Mindfulness meditation wakes up all five of your senses. Using a simple guided visualization technique, which you can do on your own, you can move from the left brain (responsible for the past, the future, and language skills) to the right brain (puts you in the right here, right now). Simply close your eyes and start breathing, in through your nose for two beats, out through your mouth for four beats. Repeat this three more times, allowing yourself to become more relaxed as you focus on your breathing. Now, try to notice the most subtle sounds in the room. The loudest are the easiest, but we want to focus on the quietest. What does it sound like? Take a few minutes to focus your full attention on this sound. Next, your sense of touch. Notice your body, and discern what it is feeling. Is it your bum on the seat? The hair on the back of your neck? Allow yourself to feel what you feel for a moment before moving on to your sense of sight. Your eyes are closed, but what do you see behind them? Flashing lights? Cells floating in front of your eyes? Next we move on to the sense of taste. There is always some taste in your mouth, even if you’re not eating. Try to discover what the taste is, see if you can identify it. Finally, we move on to smell. Are you at home, or at work? How does one smell different from the other? What does the room you’re in right now smell like?
Finally, try to wake up and enjoy these five senses all at once. Enjoy the feeling of being fully alive, fully aware and the here and now.
This practice, in addition to waking up your senses, makes you more productive. When we meditate we wake up parts of the brain we don’t use, making us more industrious.
It Makes You A Better And Healthier Person.
Researchers from both Northeastern and Harvard Universities have found that practicing mindful meditation has a profound effect on the area of the brain regulating compassion, and makes us more inclined to perform praiseworthy, do-good acts. This boost of compassion benefits not just us, but the people with whom we interact in our daily lives.
There are also innumerable benefits to our health, which can be broken down into four elements: body awareness, self-awareness, regulation of emotion, and regulation of attention. In 2011, the journal Annals of Rheumatic Disease published a study that concluded that while mindfulness training may not alleviate their pain, patients with rheumatoid arthritis can nevertheless benefit from it stress- and fatigue-reducing effects.
Research done at the Jefferson—Myrna Brind Center of Integrative medicine have found that mindfulness, in conjunction with art therapy, effectively reduces stress in women suffering from breast cancer.
A study done at the University of California, Los Angeles, showed that mindfulness meditation aided significantly in the reduction of dangerous feelings of loneliness in the elderly. It also boosts their health by lowering the manifestation of genetic material connected to inflammation.

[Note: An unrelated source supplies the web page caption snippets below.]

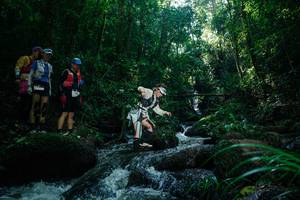 BIB: 
                            <button type="button" onclick="openModal(26775373)" class="btn btn-primary btn-sm float-right btn-popup" data-toggle="modal" data-target=".modal-high-quality">
                        <i class="fas fa-shopping-cart"></i> Add to Cart
                    </button>
                                            <button type="button" onclick="isThisMe(26775373, true)" class="btn btn-success btn-sm float-right btn-popup btn-isme hidden" data-toggle="tooltip" data-placement="bottom" title="นี่คือรูปของคุณใช่ไหม คลิกที่นี่เพื่อเอาเข้าอัลบั้ม">
                        <i class="fas fa-plus"></i> Add to album
                    </button>
                    <button type="button" onclick="isThisMe(26775373, false)" class="btn btn-warning btn-sm float-right btn-popup btn-isnotme hidden">
                        <i class="fas fa-ban"></i> Remove from album
                    </button>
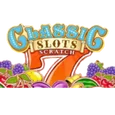 Classic Slots Scratch Card from Playtech
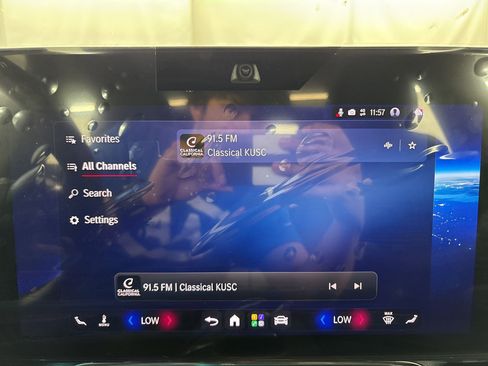 New 2026 Mercedes-Benz CLA 350 image 22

Mindfulness meditation might also lessen the duration and effect of colds. Studies have found that people who exercise and engage in mindfulness meditation miss fewer days at work, and also experience a shortening in the duration of symptoms, from acute respiratory infections.
Besides all that and much, much more, research in the American Journal of Health promotions shows that practicing mindfulness meditation leads to fewer annual office visits to the doctor. So not only does your health benefit – your wallet just might benefit, too!
One last, and surprising, benefit of meditation is one that very few people talk about: a better, richer sex life. Meditation is now widely accepted as the number 1 way to reduce stress, and stress doesn’t help our sex lives at all. As a matter of fact, meditation reduces the stress hormone, cortisol. Women with high cortisol levels are virtually incapable of having an orgasm. And there is nothing wrong with having fantasies – or even becoming aroused – during a meditation session. It’s healthy and normal, and can lead to a more adventurous, primal sex life. It doesn’t hurt that meditation also makes you more empathic and a better listener.
We could go on for pages and pages outlining why meditation is awesome, but these are a good start.